**Extracto de página:**
Todo Londres salió ayer a las calles para decirle adiós a la vieja reina Isabel II. Todo Londres son muchos londinenses, acongojados todos, muchos con flores, más flores, en las manos, grandes, chicos, ancianos. “Fue la reina de toda mi vida”, dijo ayer una mujer de esa edad en la que no se quiere decir la edad, y que luchaba por contener el llanto.
Todo Londres en las calles, algunos, los más esforzados, desde las seis de la mañana, para lograr una ubicación a la vera del Mall, para ver por sólo unos segundos el ataúd, la bandera y la familia real que siguió paso a paso el andar del féretro.

**Información registrada:**
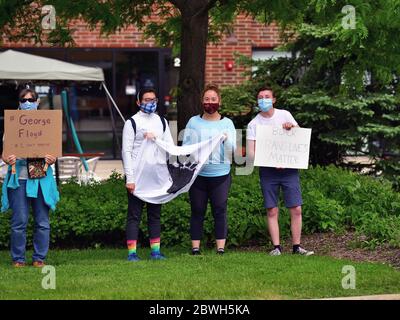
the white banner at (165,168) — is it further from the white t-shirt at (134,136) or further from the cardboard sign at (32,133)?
the cardboard sign at (32,133)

**Qué hacer:**
Según el extracto sobre la despedida de Isabel II, ¿qué quería ver por unos segundos la gente ubicada a la vera del Mall? Nombra cada cosa. No hace falta recurrir al material.

**Respuesta escrita:**
El ataúd, la bandera y la familia real.